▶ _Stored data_
☆ ☆ ☆ ☆ ☆

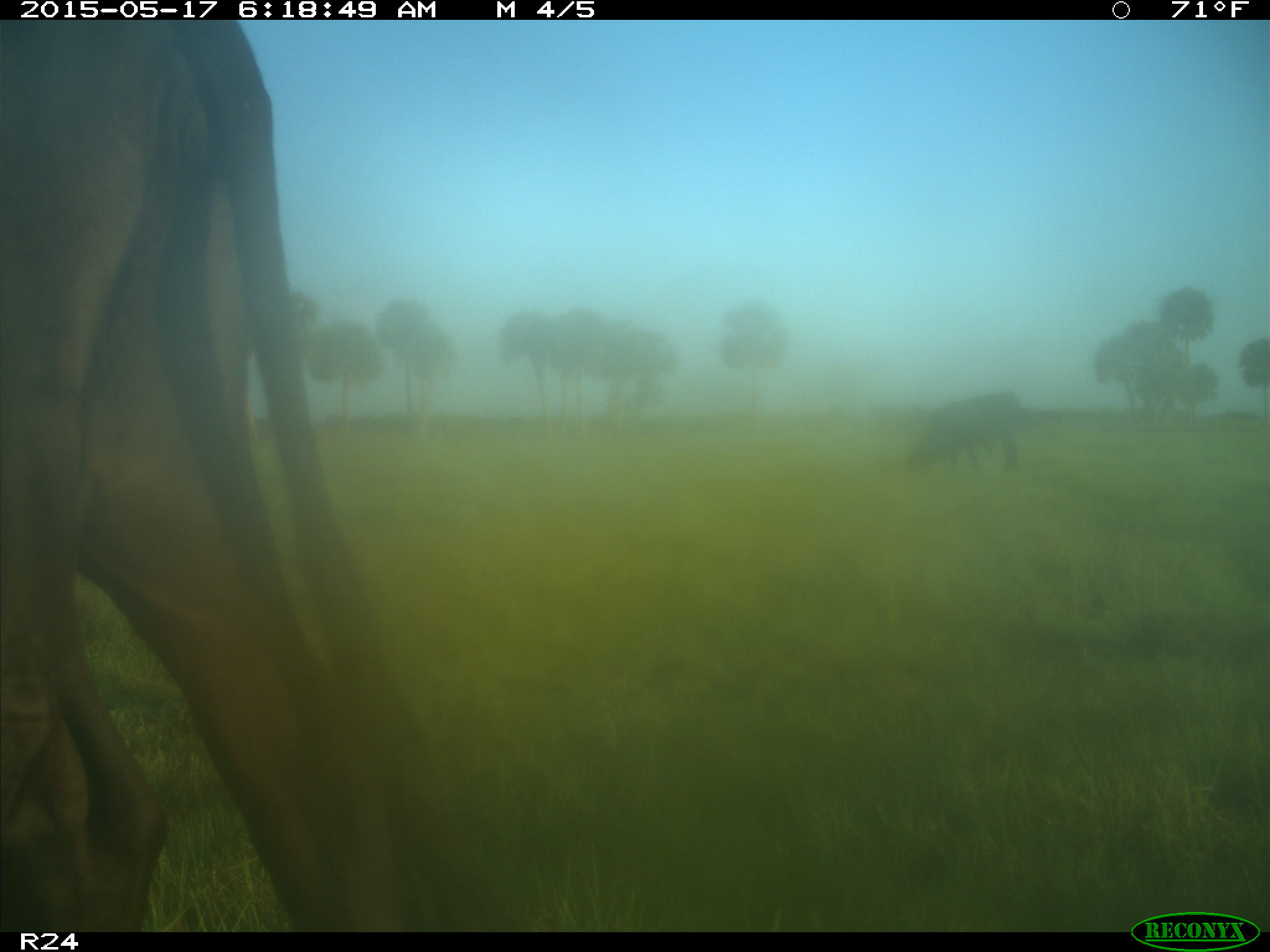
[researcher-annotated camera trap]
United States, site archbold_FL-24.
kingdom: Animalia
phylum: Chordata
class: Mammalia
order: Artiodactyla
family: Bovidae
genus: Bos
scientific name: Bos taurus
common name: domestic cow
Bos taurus (domestic cow).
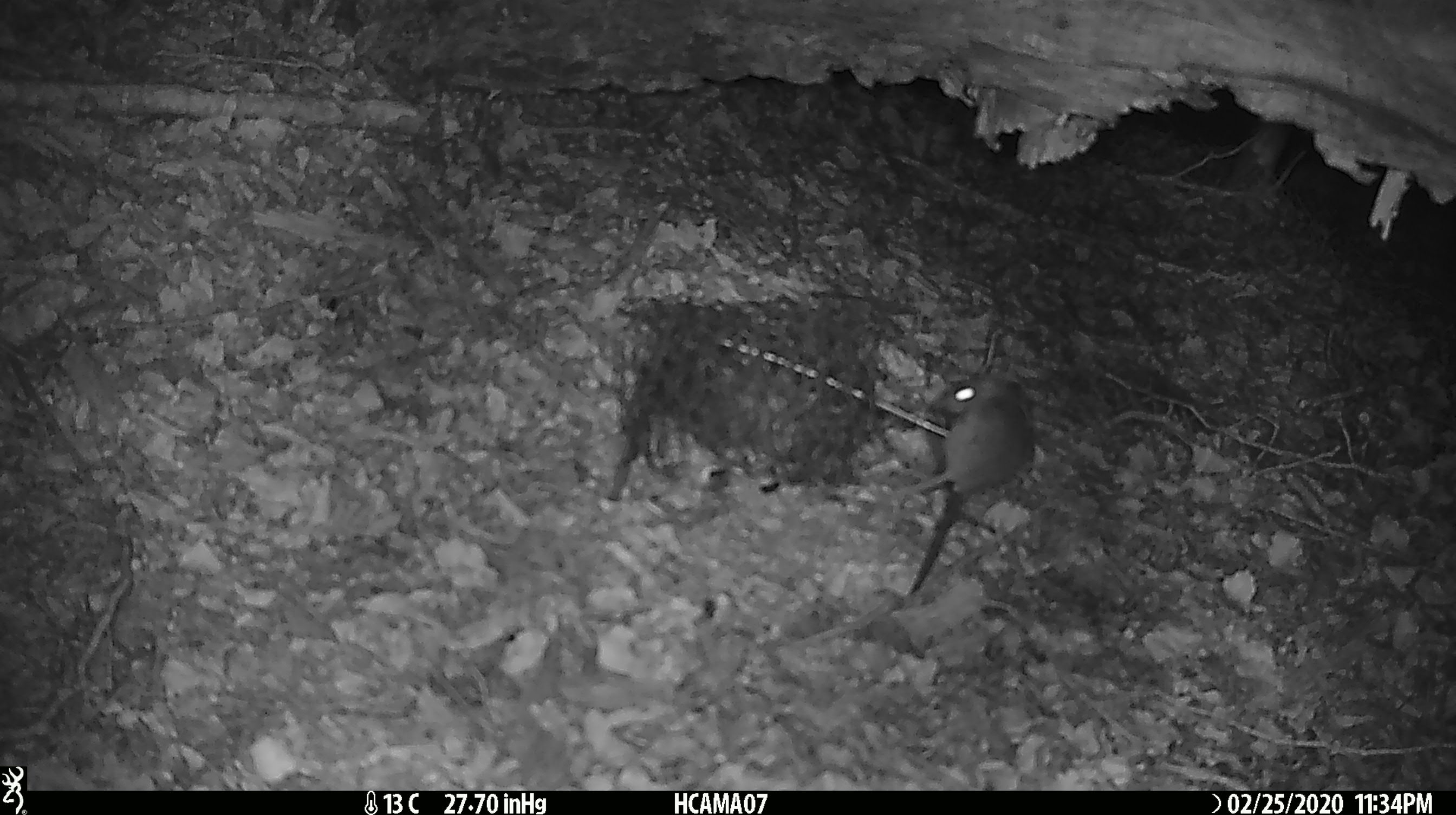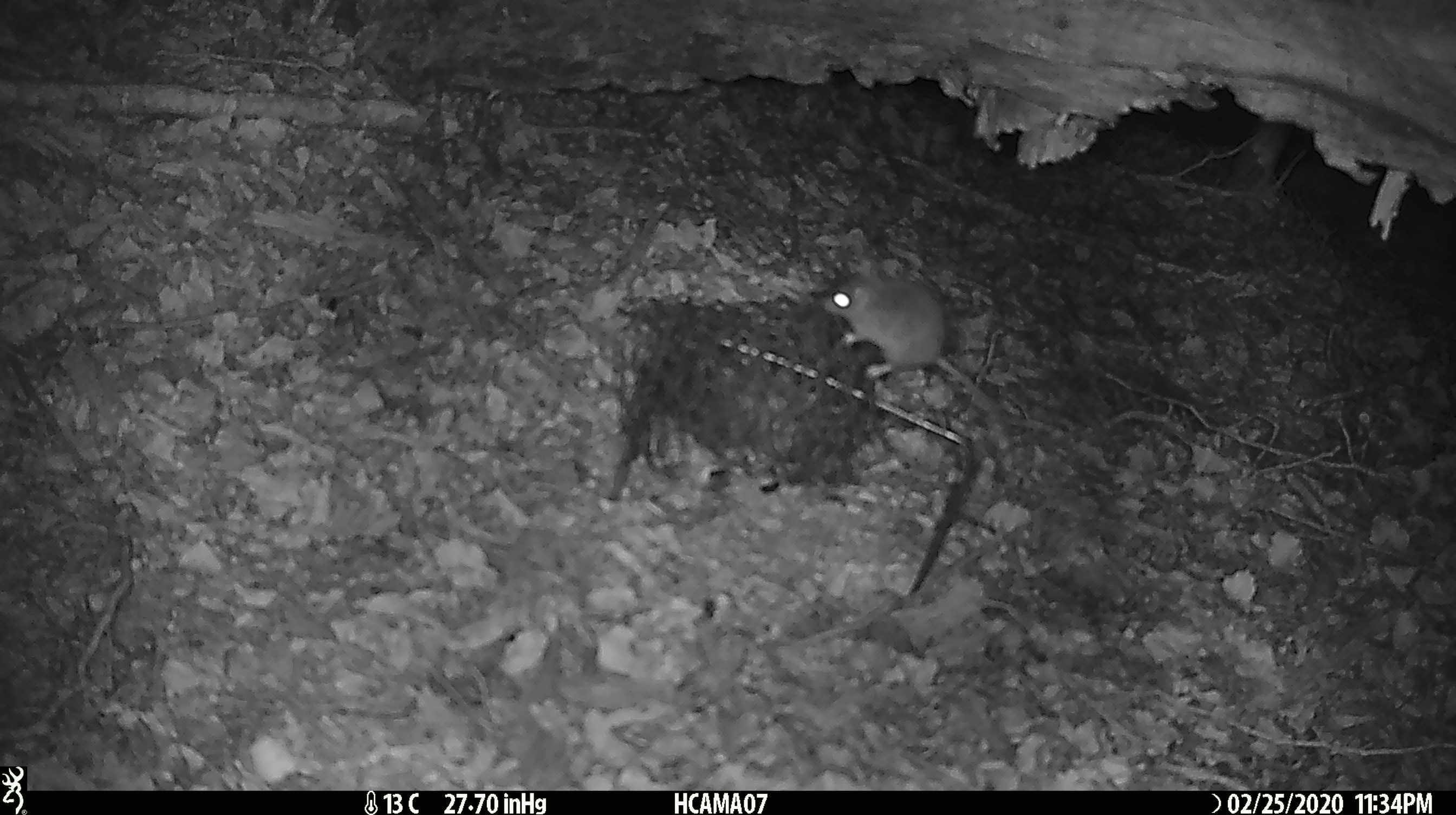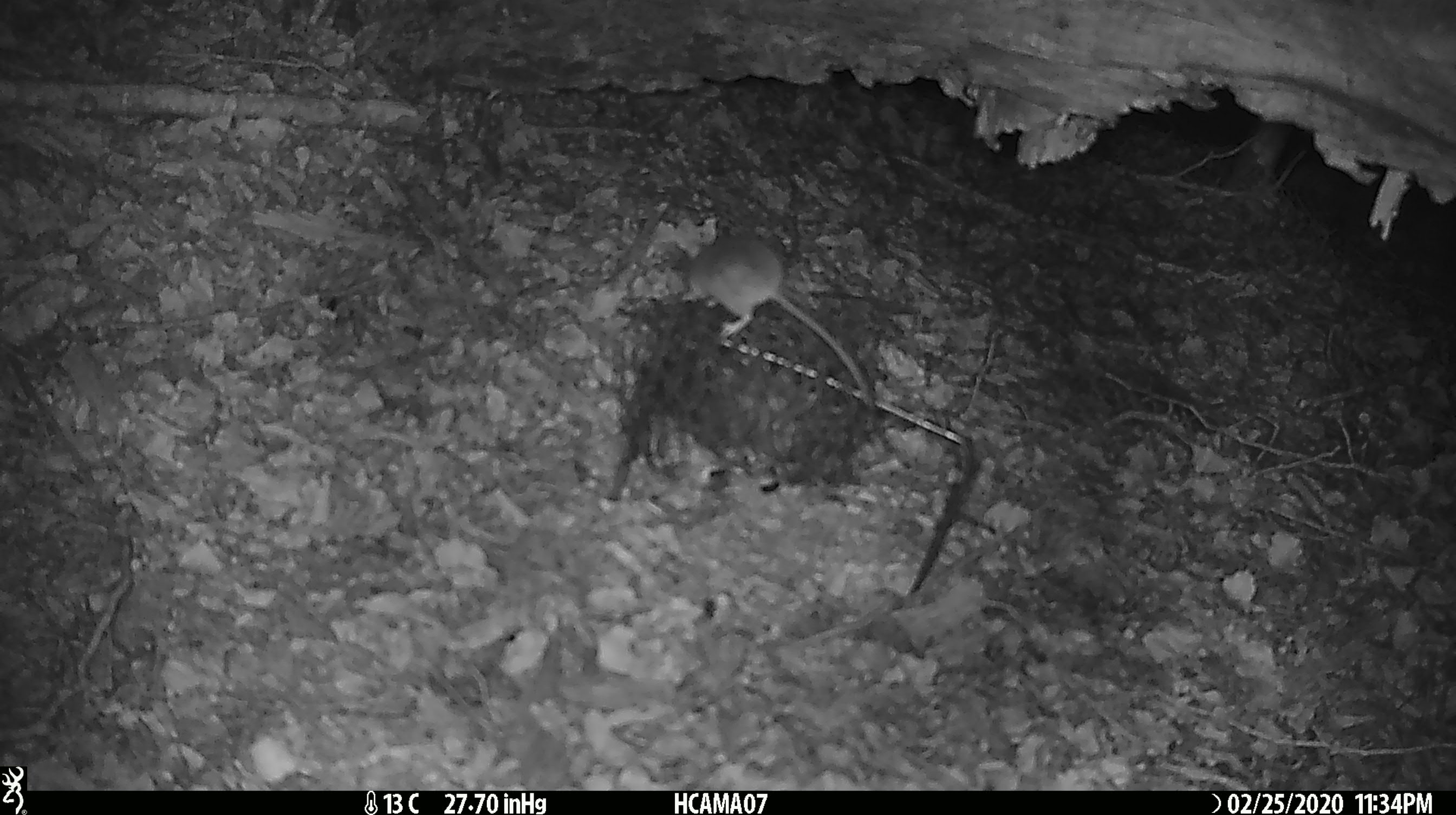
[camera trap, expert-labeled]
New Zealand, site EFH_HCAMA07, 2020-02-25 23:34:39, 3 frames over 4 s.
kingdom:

☆ ☆ ☆ ☆ ☆

▶ _ACTIVITY_
Only the lines with "camera" are needed; find them in the records and copy each one.

▶ _THE ANSWER_
[researcher-annotated camera trap]
[camera trap, expert-labeled]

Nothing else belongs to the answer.